ATI RN
Nursing Care of Children ATI
1. In planning care for children, the nurse considers children’s anxiety about hospitalization. Which measure should be included in the child’s plan of care to help reduce anxiety?
- A. Therapeutic play
- B. Time-out
- C. Counseling
- D. Movies
Correct answer: A
Rationale: Therapeutic play should be included in the child’s plan of care to help reduce anxiety during hospitalization. It is an effective strategy that allows children to express their feelings, understand procedures, and reduce anxiety levels. Time-out (choice B) is not suitable for addressing anxiety related to hospitalization. Counseling (choice C) may be beneficial but is not as specifically tailored to reduce anxiety in the hospital setting as therapeutic play. Movies (choice D) may provide a temporary distraction but do not actively involve the child in addressing their emotions and fears associated with hospitalization.
2. Which one of the following strategies might be recommended for an infant with failure to thrive (FTT) to increase caloric intake?
- A. Vary the schedule for routine activities on a daily basis.
- B. Be persistent through 10 to 15 minutes of food refusal.
- C. Avoid solids until after the bottle is well accepted.
- D. Use developmental stimulation by a specialist during feedings.
Correct answer: B
Rationale: Being persistent through 10 to 15 minutes of food refusal is recommended to help increase caloric intake in infants with FTT. Establishing a routine and using developmental stimulation can also be helpful, but the priority is ensuring adequate caloric intake.
3. Prior to giving a hospitalized pre-schooler an injection, the nurse gives the child’s teddy bear a “shot” first. This method is known as:
- A. Critical play
- B. Role play
- C. Diversionary activity
- D. Dramatic play
Correct answer: D
Rationale: The correct answer is D: Dramatic play. Dramatic play involves children acting out experiences to better understand them and reduce fear. In this scenario, by giving the teddy bear a 'shot' first, the nurse is engaging in dramatic play to help the child comprehend and feel more comfortable with the upcoming injection.\n A: Critical play involves critical thinking and problem-solving, not acting out scenarios.\n B: Role play typically involves pretending to be someone else, not necessarily acting out a specific experience.\n C: Diversionary activity aims to distract or redirect attention, which is different from the purpose of dramatic play in this context.
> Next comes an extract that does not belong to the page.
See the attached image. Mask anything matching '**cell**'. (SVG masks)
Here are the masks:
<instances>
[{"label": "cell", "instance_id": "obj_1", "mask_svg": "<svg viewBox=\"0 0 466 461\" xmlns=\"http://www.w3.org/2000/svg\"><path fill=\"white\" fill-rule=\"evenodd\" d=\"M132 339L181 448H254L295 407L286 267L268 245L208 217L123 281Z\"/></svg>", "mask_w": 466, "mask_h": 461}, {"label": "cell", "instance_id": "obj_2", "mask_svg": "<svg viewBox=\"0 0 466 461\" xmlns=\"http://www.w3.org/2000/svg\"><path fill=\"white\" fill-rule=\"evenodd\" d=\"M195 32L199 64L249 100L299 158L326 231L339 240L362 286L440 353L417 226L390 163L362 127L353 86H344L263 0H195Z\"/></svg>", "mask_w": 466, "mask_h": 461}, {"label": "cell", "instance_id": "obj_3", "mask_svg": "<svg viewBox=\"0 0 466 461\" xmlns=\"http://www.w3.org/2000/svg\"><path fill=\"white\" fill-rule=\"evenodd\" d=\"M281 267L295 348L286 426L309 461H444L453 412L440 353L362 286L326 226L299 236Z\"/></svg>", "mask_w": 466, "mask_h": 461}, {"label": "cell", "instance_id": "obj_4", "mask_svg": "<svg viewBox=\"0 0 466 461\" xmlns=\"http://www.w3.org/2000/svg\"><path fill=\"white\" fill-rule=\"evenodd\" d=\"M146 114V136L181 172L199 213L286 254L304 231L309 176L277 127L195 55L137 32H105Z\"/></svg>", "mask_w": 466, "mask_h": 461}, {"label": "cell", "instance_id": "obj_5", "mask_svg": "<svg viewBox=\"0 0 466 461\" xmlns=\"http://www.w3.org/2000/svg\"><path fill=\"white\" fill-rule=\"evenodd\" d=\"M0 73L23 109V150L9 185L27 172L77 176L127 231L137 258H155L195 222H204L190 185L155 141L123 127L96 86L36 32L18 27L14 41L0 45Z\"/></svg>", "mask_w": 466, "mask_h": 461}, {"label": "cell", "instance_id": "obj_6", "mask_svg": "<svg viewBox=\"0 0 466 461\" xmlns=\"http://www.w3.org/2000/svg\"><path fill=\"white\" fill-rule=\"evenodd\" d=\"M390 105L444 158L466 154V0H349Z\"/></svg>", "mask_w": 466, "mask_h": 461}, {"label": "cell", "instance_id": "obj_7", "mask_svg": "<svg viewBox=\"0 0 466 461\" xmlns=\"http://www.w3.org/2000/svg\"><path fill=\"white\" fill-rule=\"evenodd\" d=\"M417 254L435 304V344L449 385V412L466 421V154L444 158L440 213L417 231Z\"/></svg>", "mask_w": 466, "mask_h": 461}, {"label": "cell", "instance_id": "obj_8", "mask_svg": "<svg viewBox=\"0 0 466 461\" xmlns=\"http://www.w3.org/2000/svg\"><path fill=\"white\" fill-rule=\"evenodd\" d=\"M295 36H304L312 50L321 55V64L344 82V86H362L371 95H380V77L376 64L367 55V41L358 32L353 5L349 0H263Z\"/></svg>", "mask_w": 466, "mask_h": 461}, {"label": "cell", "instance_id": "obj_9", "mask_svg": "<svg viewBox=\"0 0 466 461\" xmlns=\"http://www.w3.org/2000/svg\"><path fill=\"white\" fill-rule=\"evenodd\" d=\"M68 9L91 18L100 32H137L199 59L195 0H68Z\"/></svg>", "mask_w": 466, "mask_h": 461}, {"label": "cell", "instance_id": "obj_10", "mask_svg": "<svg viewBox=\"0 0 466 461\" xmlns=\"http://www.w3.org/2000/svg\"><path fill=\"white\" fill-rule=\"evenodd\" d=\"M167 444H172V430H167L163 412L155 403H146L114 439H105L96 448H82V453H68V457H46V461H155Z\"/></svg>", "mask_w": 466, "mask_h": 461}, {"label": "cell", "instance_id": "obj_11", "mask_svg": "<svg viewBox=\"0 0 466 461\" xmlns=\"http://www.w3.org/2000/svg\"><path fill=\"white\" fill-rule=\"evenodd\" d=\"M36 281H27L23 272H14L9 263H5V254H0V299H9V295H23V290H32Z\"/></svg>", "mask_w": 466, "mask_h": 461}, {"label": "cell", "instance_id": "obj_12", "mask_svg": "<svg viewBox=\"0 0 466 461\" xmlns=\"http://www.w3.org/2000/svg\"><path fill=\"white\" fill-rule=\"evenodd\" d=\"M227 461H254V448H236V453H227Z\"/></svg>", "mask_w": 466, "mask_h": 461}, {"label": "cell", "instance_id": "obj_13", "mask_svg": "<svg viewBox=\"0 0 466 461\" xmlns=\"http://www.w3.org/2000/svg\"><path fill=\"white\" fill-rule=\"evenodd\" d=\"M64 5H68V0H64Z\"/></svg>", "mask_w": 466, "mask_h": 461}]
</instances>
4. Nurses should be alert for increased fluid requirements in which circumstance?
- A. Fever
- B. Mechanical ventilation
- C. Congestive heart failure
- D. Increased intracranial pressure
Correct answer: A
Rationale: Fever increases metabolic rate, leading to insensible water loss, thus requiring increased fluid intake. Mechanical ventilation, CHF, and increased intracranial pressure generally require fluid restriction rather than increased fluid intake.
5. The nurse is teaching a child experiencing severe edema associated with minimal change nephrotic syndrome about his diet. The nurse should discuss what dietary need?
- A. Consuming a regular diet
- B. Increasing protein
- C. Restricting fluids
- D. Decreasing calories
Correct answer: C
Rationale: Fluid restriction is often necessary to manage severe edema associated with MCNS. Increasing protein is not typically recommended due to the risk of exacerbating proteinuria, and calorie reduction is not generally needed.